Abstract: This paper develops KL-Ergodic Exploration from Equilibrium (KL-E^3 ), a method for robotic systems to integrate stability into actively generating informative measurements through ergodic exploration. Ergodic exploration enables robotic systems to indirectly sample from informative spatial distributions globally, avoiding local optima, and without the need to evaluate the derivatives of the distribution against the robot dynamics. Using hybrid systems theory, we derive a controller that allows a robot to exploit equilibrium policies (i.e., policies that solve a task) while allowing the robot to explore and generate informative data using an ergodic measure that can extend to high-dimensional states. We show that our method is able to maintain Lyapunov attractiveness with respect to the equilibrium task while actively generating data for learning tasks such as Bayesian optimization, model learning, and off-policy reinforcement learning. In each example we show that our proposed method is capable of generating an informative distribution of data while synthesizing smooth control signals. We illustrate these examples using simulated systems and provide simplification of our method for real-time online learning in robotic systems.
Our method generates ergodic exploration using a sample-based KL-divergence measure, which minimizes the distance between the measure of the time averaged distribution (blue) of the robot's trajectory (pink line) to the measure of a target spatial distribution (green).

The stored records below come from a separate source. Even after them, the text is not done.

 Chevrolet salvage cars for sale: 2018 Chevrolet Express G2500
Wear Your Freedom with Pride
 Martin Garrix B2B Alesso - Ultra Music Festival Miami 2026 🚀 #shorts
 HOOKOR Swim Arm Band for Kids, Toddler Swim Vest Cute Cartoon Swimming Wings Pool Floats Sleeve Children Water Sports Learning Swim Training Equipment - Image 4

Below are more examples and multimedia results referenced in the paper. For example code please see the link to the GitHub repository below:
In many examples of Bayesian optimization, the assumption is that the learning algorithm can freely sample anywhere in the sample space (the cart position space), however; this is not always true. Consider an example where a robot must collect a sample from a Bayesian optimization step where the search space of this sample intersects the state-space of the robot itself. The robot is constrained by its dynamics in terms of how it can sample the objective. Thus, the Bayesian optimization step becomes a constrained optimization step where the goal is to reach the optimal value of the acquisition function subject to the dynamic constraints of the robot. Furthermore, assume that the motion of the robot is restricted to maintain the robot at an equilibrium (such as maintaining the inverted equilibrium of the cart double pendulum). The problem is then to enable a robot to execute a sample step of Bayesian optimization by taking into account the constraints of the robot. We use this example to emphasize the effectiveness of our method for exploiting the local dynamic information using a cart double pendulum where the equilibrium state is at the unstable upright inverted state where a policy maintains the double pendulum upright.

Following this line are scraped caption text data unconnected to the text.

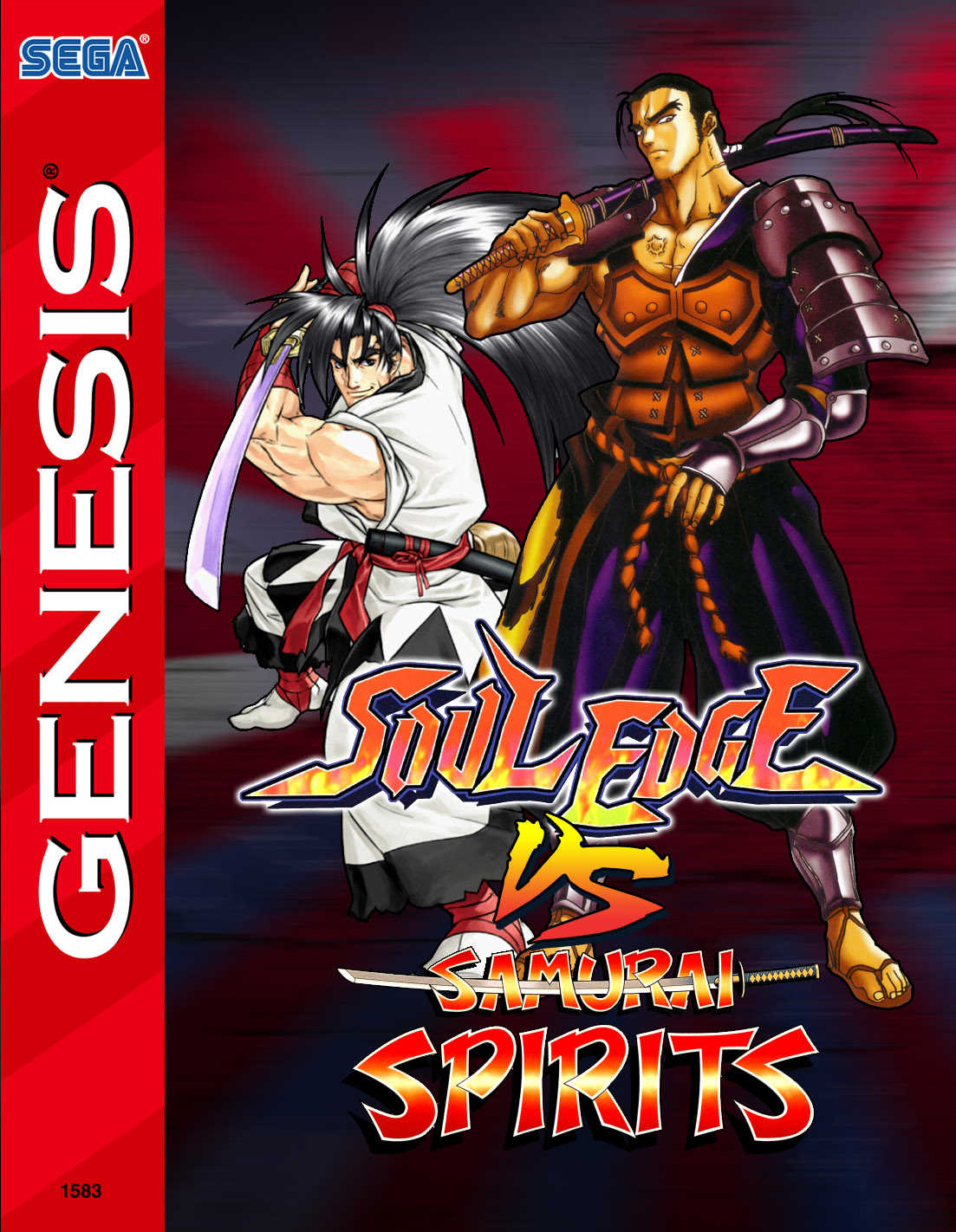 Soul Edge Vs. Samurai Spirits cover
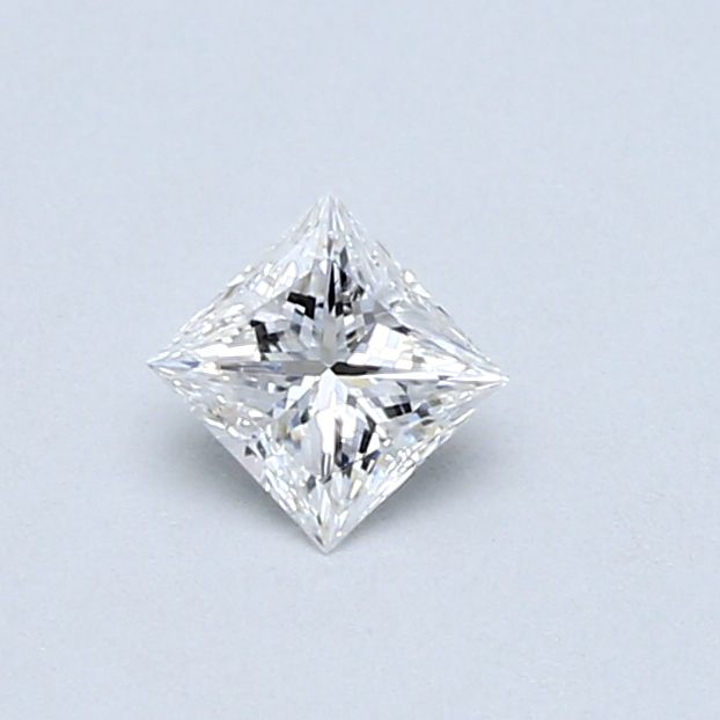 0.30 Carat Princess Loose Diamond, D, VVS2, Super Ideal, GIA Certified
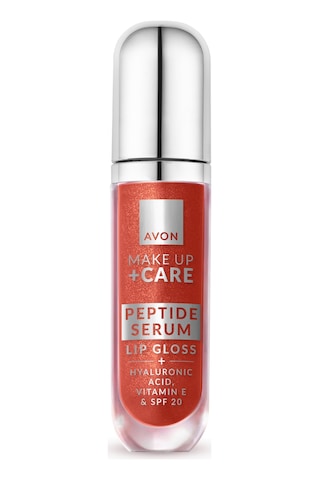 Avon Peptit Serum Lip Gloss Ruby Drip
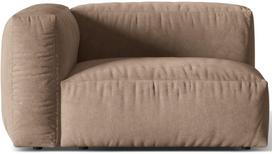 sofa micadoni martina - Modulinė sofa Micadoni Martina Vogue 3, tamsaus smėlio spalva, kairinė, 121 x 106 cm x 75 cm - 2 nuotrauka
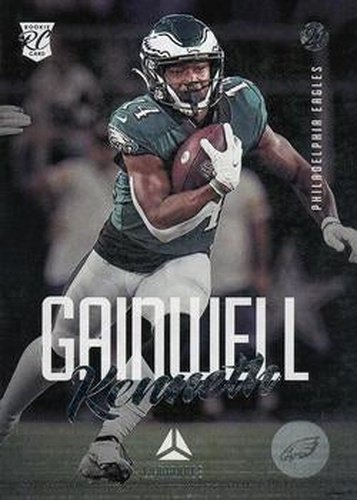 #217 Kenneth Gainwell - Philadelphia Eagles - 2021 Panini Chronicles - Luminance Update Rookies Football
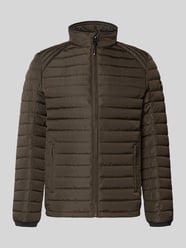 Regular Fit Jacke in Stepp-Optik Modell 'OLYMPUS' von NAUTGÅRD - 16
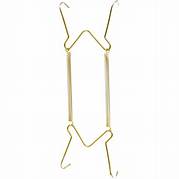 Expandable Brass Plate Hanger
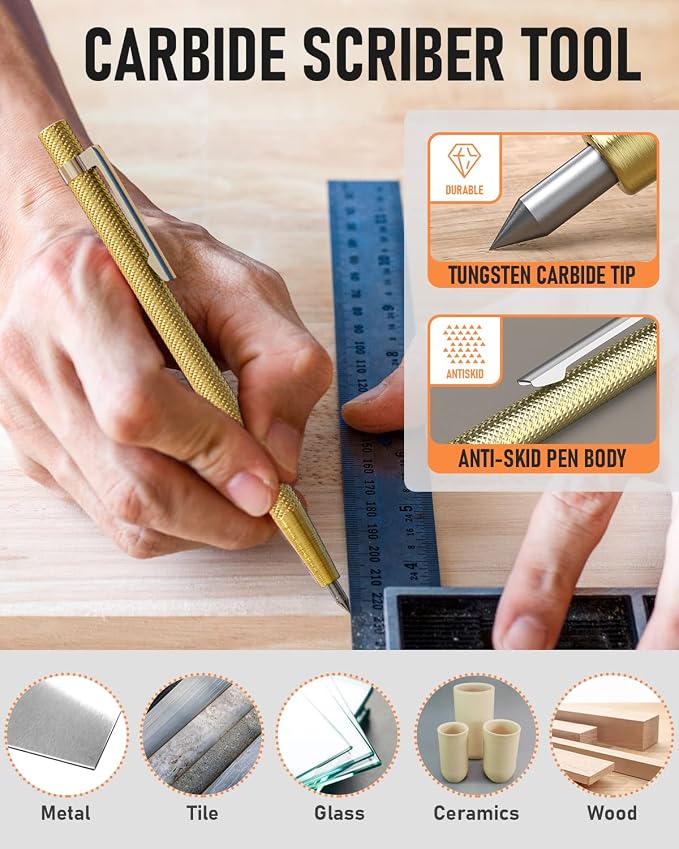 Nicpro 31 Pack Carpenter Pencil Set - Image 5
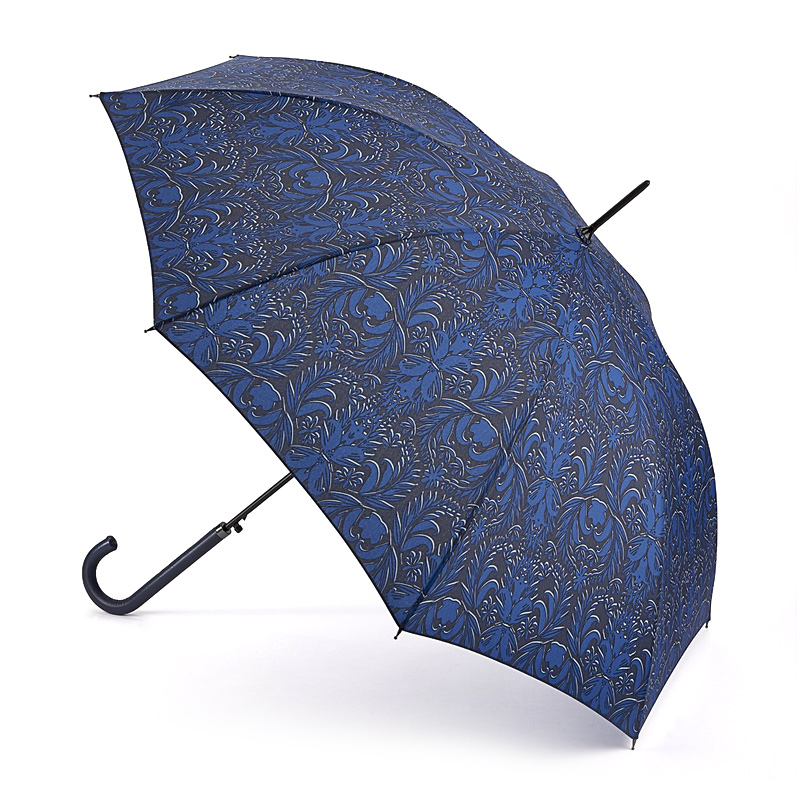 

Парасоля Жіноча Fulton Riva Auto-2 Navy Brocade L065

In this next example KLE3 is used to collect data for learning a stochastic transition model of a quadcopter dynamical system by exploring the state-space of the quadcopter while at remaining at a stable hover. Our goal is to show that our method can efficiently and effectively explore the state-space of the quadcopter (including body linear and angular velocities) in order to generate data for learning a transition model of the quadcopter for model-based control. In addition, we show that the exploratory motions improve the quality of data generated for learning while exploiting and respecting the stable hover equilibrium in a single execution of the robotic system Abraham et al. 2019.
Shown is our method (blue quadcopter) exploring the state-space of the stochastic model next to an information maximizing method (green). Generating dynamic coverage rather than strictly optimizing an information objective avoids local optima and enables the quadcopter to be Lyapunov attractive (where instability is allowed so long as eventually the robot will return to an equilibrium).
In our last example, we explore KL-E^3 for improving robot skill learning (here we consider off-policy reinforcement learning). Our goal is to show that we can view a robot skill as being in equilibrium (using a feedback policy) where our method can explore within the vicinity of the robot skill in an intentional manner, improving the learning process.
A common mode of failure in many examples of robot skill learning is that the resulting learned skill is highly dependent on the quality of the distribution of data generated that is used for learning. Our approach uses dynamic coverage for planning exploratory actions that assist the learning process.
Our method combined with DDPG improves the number of iterations it takes to learn a running policy (top). Policy learned with 750 episodes (about 150000 sampling instances) compared to DDPG at the same time which learns a policy with suboptimal lunging behavior. KL-E^3 enhanced DDPG explores around the learned skill, assisting and improving the quality of the learned skill.
Cart pole swing-up skill learned within 10000 steps (50 episodes) using KL-E^3 enhanced DDPG. DDPG using the same parameters is unable to learn a swing-up policy within the same number of iterations (right).